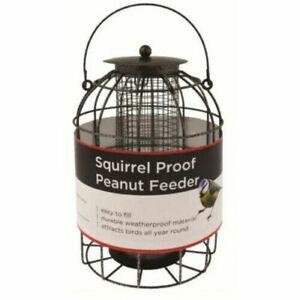Squirrel Proof Bird Peanut Feeder, Feeding Station, Bird Food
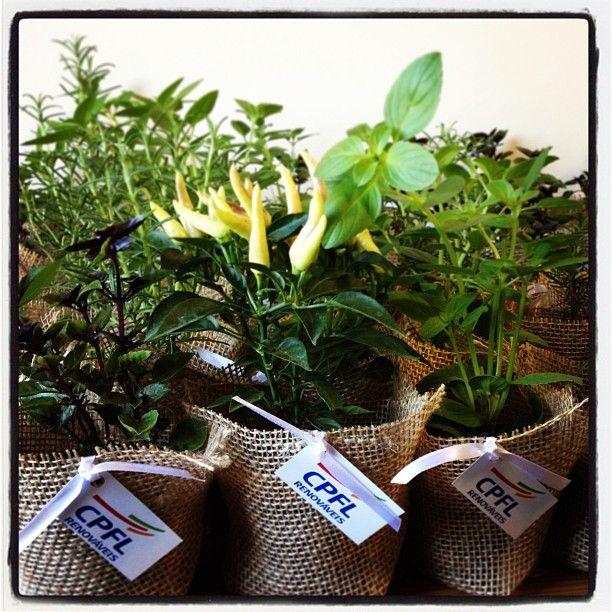 Amanhã é dia do meio ambiente! 1000 ervas e temperos serão distribuídas na CPFL!!! Semana do meio ambiente. Pequenas atitudes fazem jma grande diferença! #lepetitvert #lembrancinha #meioambiente #ervas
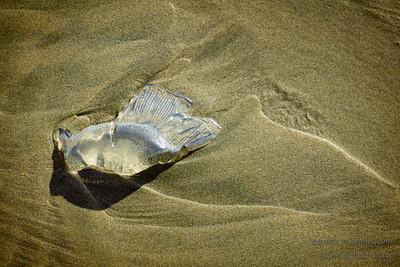 Jelly Fish fragment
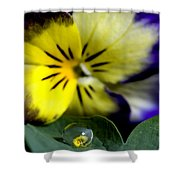 Pansy Close Up Shower Curtain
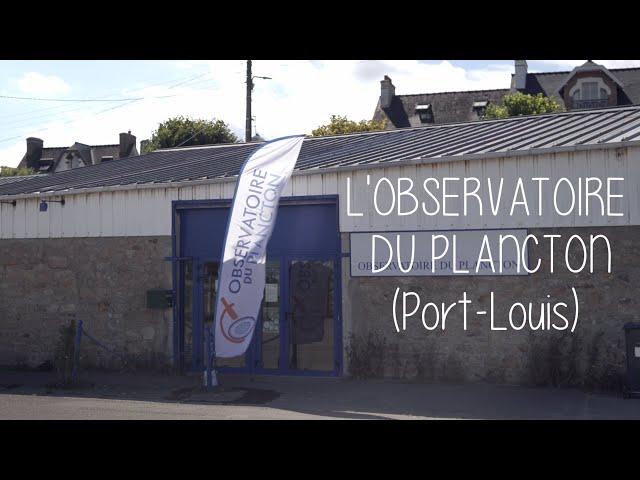 L'observatoire du plancton - Ma démarche Green Morbihan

◇ ◇ ◇

**Problem to work on:** Reproduce the data above exactly, leaving each picture out.

**Result of this task:**
Squirrel Proof Bird Peanut Feeder, Feeding Station, Bird Food
 Amanhã é dia do meio ambiente! 1000 ervas e temperos serão distribuídas na CPFL!!! Semana do meio ambiente. Pequenas atitudes fazem jma grande diferença! #lepetitvert #lembrancinha #meioambiente #ervas
 Jelly Fish fragment
 Pansy Close Up Shower Curtain
 L'observatoire du plancton - Ma démarche Green Morbihan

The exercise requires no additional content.